Langkah-langkah terbaru ini merupakan bagian dari tindakan keras yang sedang berlangsung terhadap pebedaan pendapat. Ini juga dilaksanakan berdasarkan kewenangan baru yang diberikan oleh UU keamanan nasional lokal Hong Kong yang diberlakukan pada awal tahun ini.
Dikenal sebagai Pasal 23, UU tersebut memberikan wewenang kepada otoritas untuk membatalkan paspor individu yang dicari dan tinggal di luar negeri.
1. Siapa saja ketujuh orang tersebut?
Ketujuh orang tersebut tercantum dalam pemberitahuan pemerintah Hong Kong pada Selasa sebagai buronan atas tindak pidana yang membahayakan keamanan nasional. Mereka adalah mantan anggota parlemen Ted Hui dan Dennis Kwok, serta aktivis Kevin Yam, Kwok Fung-yee, Elmer Yuan, Hui Wing-ting, dan Joey Siu.
Pihak berwenang juga menggunakan UU baru tersebut untuk melarang siapa pun mendanai, menyewakan, membeli atau menjual properti kepada atau memiliki usaha patungan dengan ketujuh orang tersebut. Sejauh ini, belum ada seorang pun yang ditangkap karena mendanai individu tersebut.
Menurut pemberitahuan itu, pemerintah menangguhkan kualifikasi praktik hukum Kwok dan Yam. Kwok adalah mitra di firma hukum Elliott Kwok Levine Jaroslaw Neils LLP yang berbasis di New York. Sementara, Yam adalah mahasiswa PhD di Sekolah Hukum Melbourne setelah kembali ke Australia pada 2022.
Yuan yang merupakan pengusaha, telah diperintahkan untuk diberhentikan sementara sebagai direktur tujuh perusahaan.
2. Polisi Hong Kong umumkan hadiah untuk aktivis yang ditangkap di luar negeri
Pada 24 Desember, pemerintah juga menambahkan enam orang lagi ke dalam daftar pencarian orang dan menawarkan hadiah 1 juta dolar Hong Kong (sekitar Rp2 milyar) untuk masing-masing orang. Lima dari enam orang yang menjadi sasaran, dituduh menghasut pemisahan diri dan kolusi dengan negara asing atau kekuatan eksternal.

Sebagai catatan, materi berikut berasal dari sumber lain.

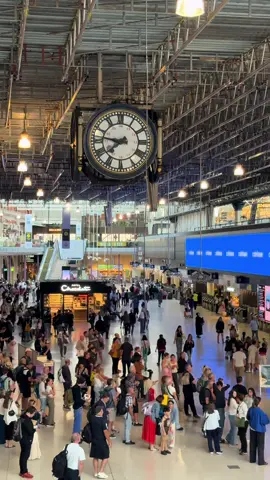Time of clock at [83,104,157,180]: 7:46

Orang-orang tersebut termasuk akademisi dan pengamat opini publik Chung Kim-wah, dan mantan penyanyi dan aktor Joseph Tay, yang mengelola sebuah stasiun radio di Kanada dan berniat untuk mencalonkan diri dalam pemilihan lokal mendatang.
Ini adalah ketiga kalinya pihak berwenang menawarkan hadiah untuk bantuan menangkap mereka yang diduga melanggar UU keamanan nasional kota tersebut. Dua putaran hadiah sebelumnya pada Juli dan Desember tahun lalu disambut dengan kritik keras dari negara-negara Barat, yang dikecam oleh Hong Kong dan China sebagai campur tangan dari negara-negara asing.

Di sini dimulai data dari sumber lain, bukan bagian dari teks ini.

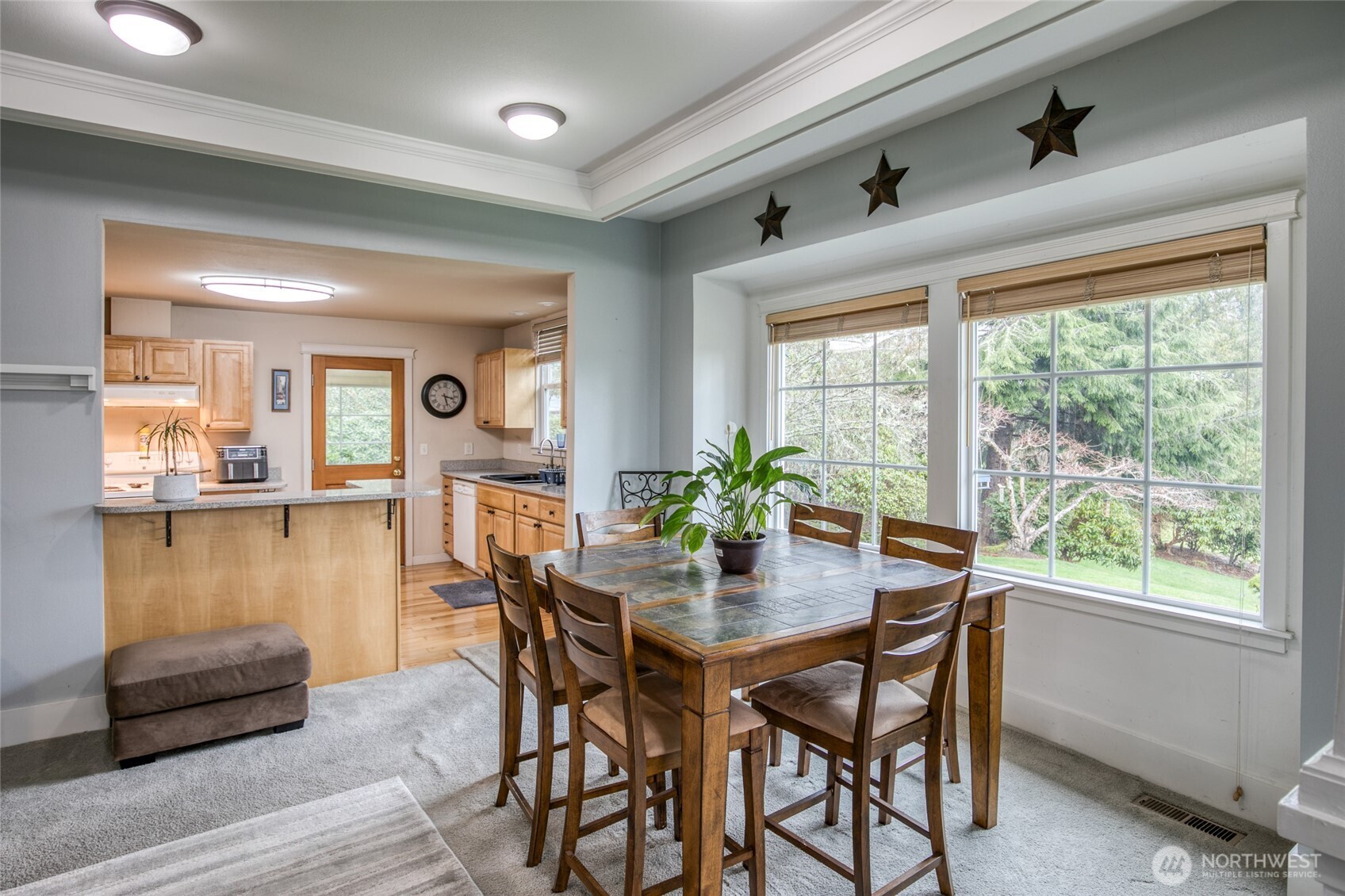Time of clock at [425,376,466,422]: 3:27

Hadiah tersebut sebagian besar dianggap simbolis. Sebab, mempengaruhi orang-orang yang tinggal di luar negeri di negara-negara yang tidak mungkin mengekstradisi aktivis politik ke Hong Kong atau China.
3. China menyambut baik pengumuman Hong Kong tersebut

Kementerian Luar Negeri China mengatakan pada Selasa bahwa pihaknya mendukung Hong Kong melaksanakan tugasnya sesuai dengan hukum.
"Hong Kong adalah masyarakat yang diatur oleh aturan hukum dan tidak ada seorang pun yang memiliki hak istimewa ekstrayudisial," kata Mao Ning, juru bicara kementerian tersebut, dikutip dari France24.
Di sisi lain, Human Rights Watch menyebut hadiah itu sebagai tindakan intimidasi pengecut. Pihaknya juga menyerukan agar pemerintah Inggris dan Kanada untuk segera bertindak, guna melawan upaya pemerintah Hong Kong yang mengancam warganya yang tinggal di negara mereka.
Perbedaan pendapat politik di Hong Kong telah ditumpas sejak Beijing memberlakukan UU keamanan nasional yang luas pada 2020. Ini setelah protes pro-demokrasi yang besar dan terkadang disertai kekerasan pada tahun sebelumnya. Imbasnya, banyak tokoh oposisi melarikan diri ke luar negeri, sementara yang lainnya ditangkap dan dijatuhi hukuman penjara bertahun-tahun.